Uranium – species trace analytics in the nanomolar concentration range

Dresden
Uranium is a ubiquitous element. Besides this depleted uranium amunition as well as uranium mining and milling and manifold other use of uranium leads to an increase of uranium contamination in the environment.
Application of laser-induced and time-resolved methods allow the direct determination of uranium speciation at extremely low concentrations. This behaviour can be directly observed due to the properties extraorbitant luminescence properties of uranium-(VI).
Especially the uranium ammunition can generate locally high concentrations of uranium in the environment. Weathering processes of the uranium metal lead in a first step to the formation of uranium minerals. Depending on the composition of the soil the formation of several types of minerals can be estimated. Especially the content of phosphate from fertilizers and the aluminium from soil components are involved in the mineral formation.
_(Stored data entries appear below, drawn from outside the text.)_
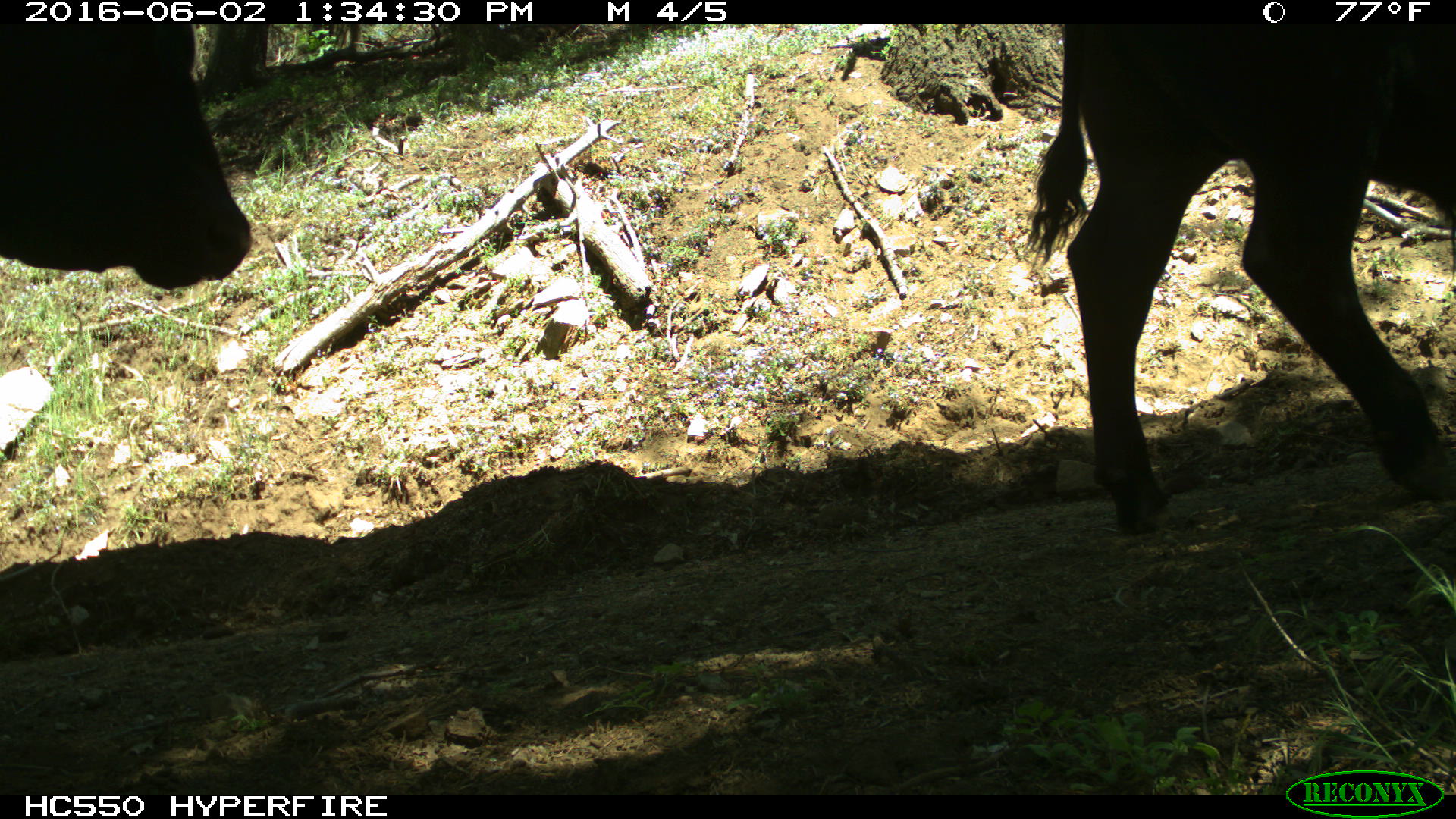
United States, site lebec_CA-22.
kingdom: Animalia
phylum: Chordata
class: Mammalia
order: Artiodactyla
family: Bovidae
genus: Bos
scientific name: Bos taurus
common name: domestic cow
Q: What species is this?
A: Bos taurus (domestic cow).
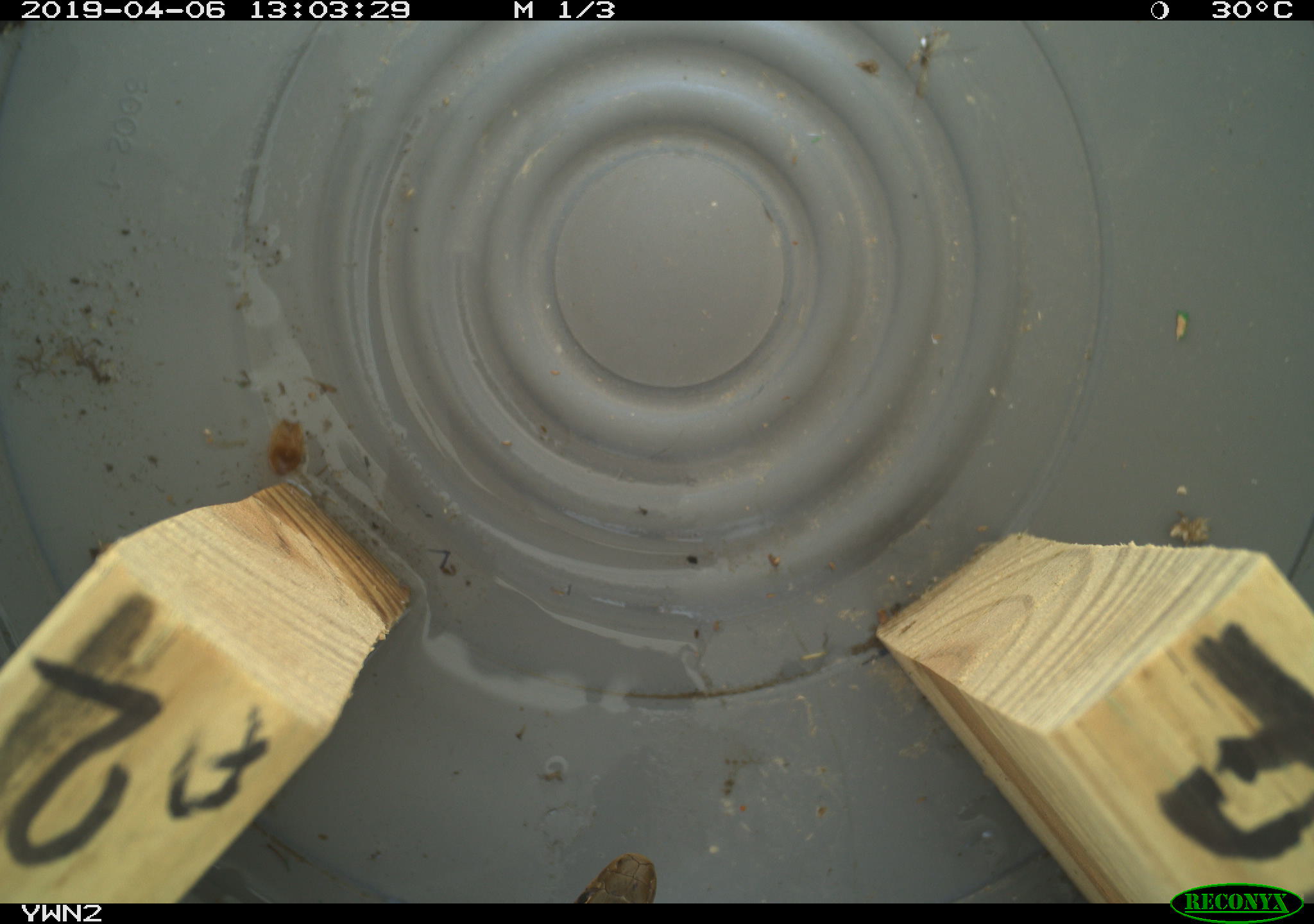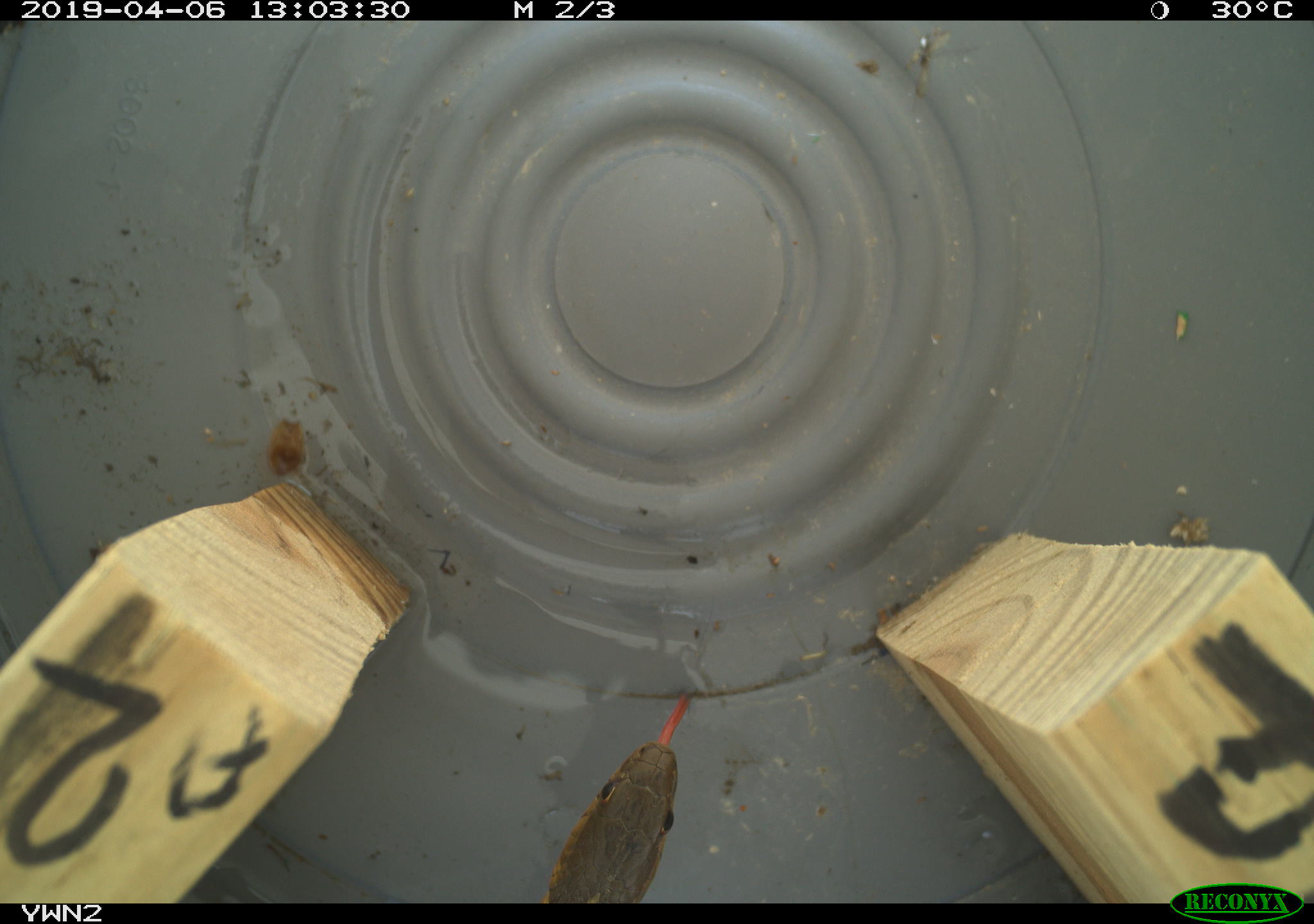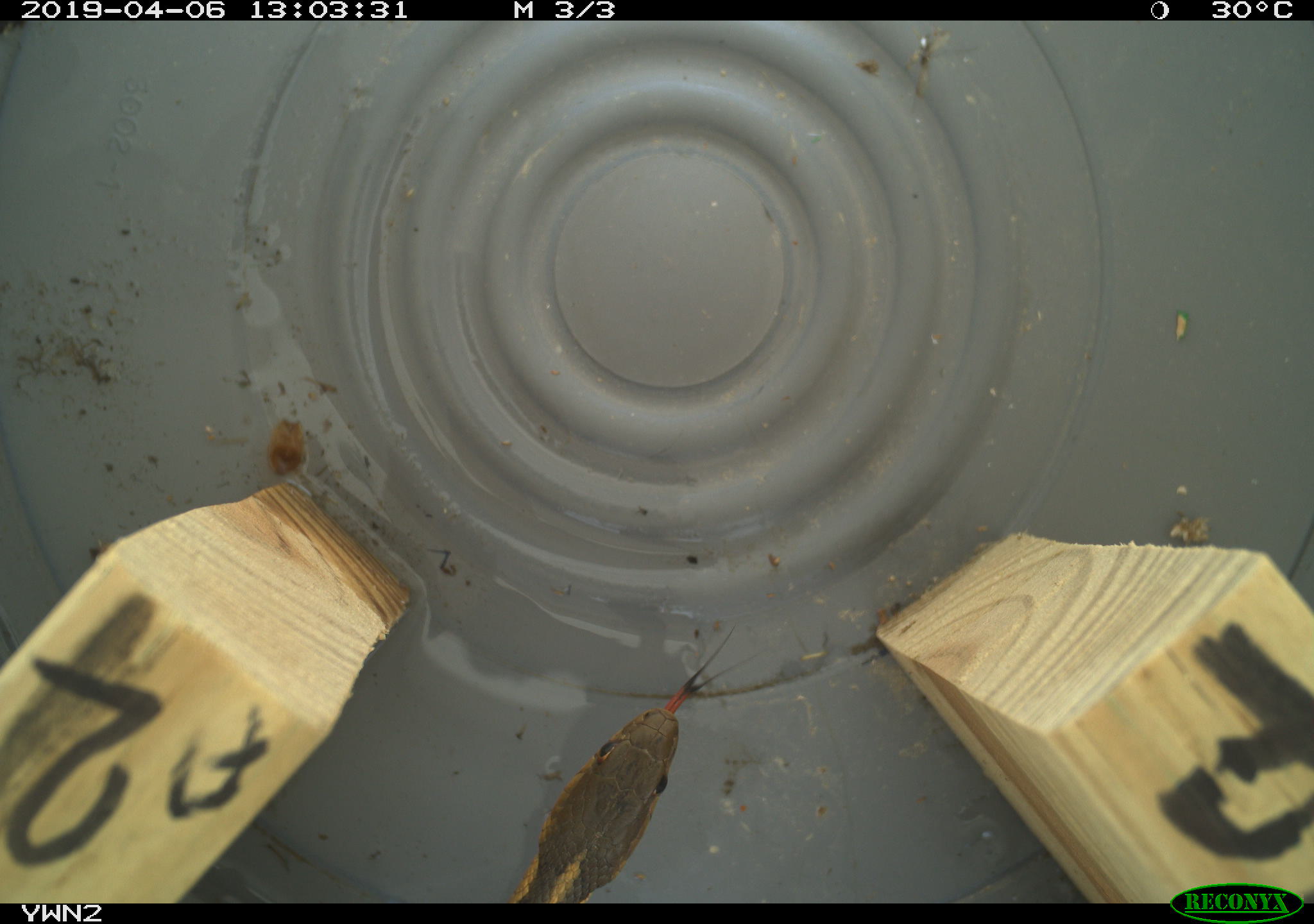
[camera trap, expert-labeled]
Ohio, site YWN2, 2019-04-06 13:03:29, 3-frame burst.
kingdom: Animalia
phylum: Chordata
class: Reptilia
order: Squamata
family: Colubridae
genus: Thamnophis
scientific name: Thamnophis sirtalis sirtalis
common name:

By use of time-resolved laser-induced fluorescence spectroscopy (TRLFS) the mineral type can be determined without any destruction. A large database of luminescence spectra, obtained from uranium minerals of the collection of the Technical University Mining Academy Freiberg, enables us to identify the formed uranium mineral. In a second step the formed minerals than undergo further weathering processes, forming dissolved uranium species.
In the former uranium mining areas of eastern Germany we could discover a new dissolved uranium carbonate species. However, the uranium concentration of about 2 mg/L in these mining related waters is relatively high. Nevertheless the carbonate and calcium concentration are high enough to form a very stable dicalcium-uranyl-tricarbonate species. This species is of great importance, as its existence explains the uranium migration at the Hanford site.
The pure carbonate species do not show any luminescence properties at room temperature. Therefore the samples have to be frozen to temperatures below 220 K, in order to minimize the dynamic quench effect of the carbonate anion. This increases also the luminescence intensity and the luminescence lifetime of all carbonate containing species.
Following the possible transport of uranium under environmental conditions we may start with the weathering of uranium compounds in the soil or in a mining waste rock pile. The seepage water contains about 2 mg/L uranium and the speciation is mainly influenced be the formation of the dicalcium-uranyl-tricarbonate species. The input of these seepage water leads to a dilution of the uranium by about three orders of magnitude. Using the cryogenic technique in TRLFS we could also determine the uranium speciation in the river water nearby the former uranium mining area. The uranium concentration was about 2 µg/L uranium and in the river water mainly uranyl-tricarbonate species are formed.
In this case uranium may come back to the food chain by the production of mineral waters. We have studied the uranium speciation in several German mineral waters with uranium concentrations between 50 ng/L and 5 µg/L.
Contact of dissolved uranium with living cells at ambient conditions changes dramatically the uranium speciation. Some examples fluorescence properties of uranium species relevant to the environment are shown. The change of this speciation can be observed then due to a change in luminescence properties. Besides of several organic phosphate binding forms although other uranium species were found as uranium bond to phenolic and thiol groups. Some of them do not emit any luminescence at room temperature. Nevertheless low temperature measurements allow the assignment of species not fluorescing at room temperature, due to strong dynamic quench effects of H2O molecules and COO- groups.